[Entries taken from a collection]
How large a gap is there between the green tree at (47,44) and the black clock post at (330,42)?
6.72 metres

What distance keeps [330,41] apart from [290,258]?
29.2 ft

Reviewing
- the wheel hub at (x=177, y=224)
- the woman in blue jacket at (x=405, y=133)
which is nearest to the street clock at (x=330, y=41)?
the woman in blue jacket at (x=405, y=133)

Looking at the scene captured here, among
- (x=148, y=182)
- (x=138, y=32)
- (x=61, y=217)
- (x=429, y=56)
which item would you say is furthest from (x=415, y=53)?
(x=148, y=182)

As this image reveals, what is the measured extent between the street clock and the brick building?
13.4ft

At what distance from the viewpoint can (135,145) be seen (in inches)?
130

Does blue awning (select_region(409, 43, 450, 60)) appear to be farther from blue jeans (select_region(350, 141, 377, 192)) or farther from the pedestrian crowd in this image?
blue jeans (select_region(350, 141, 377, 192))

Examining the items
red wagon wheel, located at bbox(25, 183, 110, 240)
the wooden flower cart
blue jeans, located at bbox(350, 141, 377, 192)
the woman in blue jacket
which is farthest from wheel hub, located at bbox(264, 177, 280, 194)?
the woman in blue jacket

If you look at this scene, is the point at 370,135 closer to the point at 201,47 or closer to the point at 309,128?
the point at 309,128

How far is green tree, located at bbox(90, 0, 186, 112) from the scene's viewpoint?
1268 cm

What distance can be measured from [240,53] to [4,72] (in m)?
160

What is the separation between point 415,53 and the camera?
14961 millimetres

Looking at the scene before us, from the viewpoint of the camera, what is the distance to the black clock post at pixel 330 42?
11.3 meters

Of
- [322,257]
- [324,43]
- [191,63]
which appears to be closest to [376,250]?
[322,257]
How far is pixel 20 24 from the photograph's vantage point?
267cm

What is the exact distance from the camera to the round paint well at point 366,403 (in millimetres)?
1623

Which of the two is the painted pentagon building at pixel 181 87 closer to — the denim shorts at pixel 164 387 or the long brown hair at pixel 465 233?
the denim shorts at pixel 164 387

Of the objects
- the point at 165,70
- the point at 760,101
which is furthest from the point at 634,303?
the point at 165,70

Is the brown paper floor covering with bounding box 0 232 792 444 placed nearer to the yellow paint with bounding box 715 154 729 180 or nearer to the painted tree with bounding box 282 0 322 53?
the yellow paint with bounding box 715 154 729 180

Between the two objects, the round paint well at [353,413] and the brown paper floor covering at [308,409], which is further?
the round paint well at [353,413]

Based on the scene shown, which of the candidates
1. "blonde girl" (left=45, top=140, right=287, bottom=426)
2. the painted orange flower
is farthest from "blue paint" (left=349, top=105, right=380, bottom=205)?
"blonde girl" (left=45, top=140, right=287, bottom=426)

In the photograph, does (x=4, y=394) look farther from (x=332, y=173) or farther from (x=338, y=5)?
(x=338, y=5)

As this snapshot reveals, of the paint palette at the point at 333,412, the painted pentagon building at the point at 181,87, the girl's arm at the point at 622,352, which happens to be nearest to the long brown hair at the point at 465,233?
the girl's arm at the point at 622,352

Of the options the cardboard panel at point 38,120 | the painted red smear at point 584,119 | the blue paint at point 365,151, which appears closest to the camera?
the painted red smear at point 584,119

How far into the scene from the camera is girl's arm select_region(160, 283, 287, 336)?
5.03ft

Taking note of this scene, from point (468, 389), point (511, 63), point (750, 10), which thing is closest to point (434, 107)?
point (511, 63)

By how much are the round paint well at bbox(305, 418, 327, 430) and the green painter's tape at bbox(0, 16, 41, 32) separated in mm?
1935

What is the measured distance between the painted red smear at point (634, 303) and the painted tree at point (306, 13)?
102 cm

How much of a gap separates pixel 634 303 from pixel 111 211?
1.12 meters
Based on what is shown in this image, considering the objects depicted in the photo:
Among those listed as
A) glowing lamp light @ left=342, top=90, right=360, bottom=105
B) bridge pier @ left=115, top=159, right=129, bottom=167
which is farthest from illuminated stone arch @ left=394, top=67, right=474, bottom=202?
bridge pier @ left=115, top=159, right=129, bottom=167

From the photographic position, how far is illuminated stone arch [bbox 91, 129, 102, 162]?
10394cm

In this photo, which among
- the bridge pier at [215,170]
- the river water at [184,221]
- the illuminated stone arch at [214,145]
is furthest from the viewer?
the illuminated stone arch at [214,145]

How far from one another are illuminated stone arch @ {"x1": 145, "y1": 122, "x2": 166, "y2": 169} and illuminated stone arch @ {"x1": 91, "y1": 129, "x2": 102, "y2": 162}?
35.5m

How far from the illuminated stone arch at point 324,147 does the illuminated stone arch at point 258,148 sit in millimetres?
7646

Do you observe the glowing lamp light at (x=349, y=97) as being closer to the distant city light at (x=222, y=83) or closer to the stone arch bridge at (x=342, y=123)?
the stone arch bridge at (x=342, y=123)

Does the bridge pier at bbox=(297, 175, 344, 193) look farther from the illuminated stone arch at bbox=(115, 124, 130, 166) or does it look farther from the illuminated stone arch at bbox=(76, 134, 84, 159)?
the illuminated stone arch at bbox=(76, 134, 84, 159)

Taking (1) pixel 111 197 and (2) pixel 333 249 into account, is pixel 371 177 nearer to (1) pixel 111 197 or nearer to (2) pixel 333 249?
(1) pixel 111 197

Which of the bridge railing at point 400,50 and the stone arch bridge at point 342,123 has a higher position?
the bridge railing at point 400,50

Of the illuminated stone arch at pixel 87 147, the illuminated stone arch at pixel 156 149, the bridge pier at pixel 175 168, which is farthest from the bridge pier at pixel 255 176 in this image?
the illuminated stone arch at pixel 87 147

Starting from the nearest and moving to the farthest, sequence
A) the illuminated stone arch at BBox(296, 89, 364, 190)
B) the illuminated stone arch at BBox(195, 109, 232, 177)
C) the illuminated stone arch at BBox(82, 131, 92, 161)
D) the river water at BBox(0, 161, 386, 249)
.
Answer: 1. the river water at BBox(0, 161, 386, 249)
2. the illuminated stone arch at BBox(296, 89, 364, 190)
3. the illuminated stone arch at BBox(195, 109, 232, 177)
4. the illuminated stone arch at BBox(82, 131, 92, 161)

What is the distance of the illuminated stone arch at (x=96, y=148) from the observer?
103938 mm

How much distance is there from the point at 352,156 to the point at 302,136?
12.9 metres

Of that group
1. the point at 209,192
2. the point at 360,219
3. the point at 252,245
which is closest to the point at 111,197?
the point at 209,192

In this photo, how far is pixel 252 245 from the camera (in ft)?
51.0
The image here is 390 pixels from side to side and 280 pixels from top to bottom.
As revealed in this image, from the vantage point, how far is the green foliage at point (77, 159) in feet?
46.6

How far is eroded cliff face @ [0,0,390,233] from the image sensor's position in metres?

What is needed
Rewrite the listing from the line containing "Of that group" through its end, replacing "camera" with "observer" and leaving everything else unchanged.

Answer below
Of that group
1. the point at 209,192
2. the point at 360,219
3. the point at 252,245
which is closest to the point at 111,197?
the point at 209,192

In this photo, how far is pixel 252 245 from the observer (in ft)?
51.0
The image here is 390 pixels from side to side and 280 pixels from top to bottom.
As revealed in this image, from the vantage point, how far is the green foliage at point (77, 159) in feet?
46.6

How far is eroded cliff face @ [0,0,390,233] from the image sensor's position in metres?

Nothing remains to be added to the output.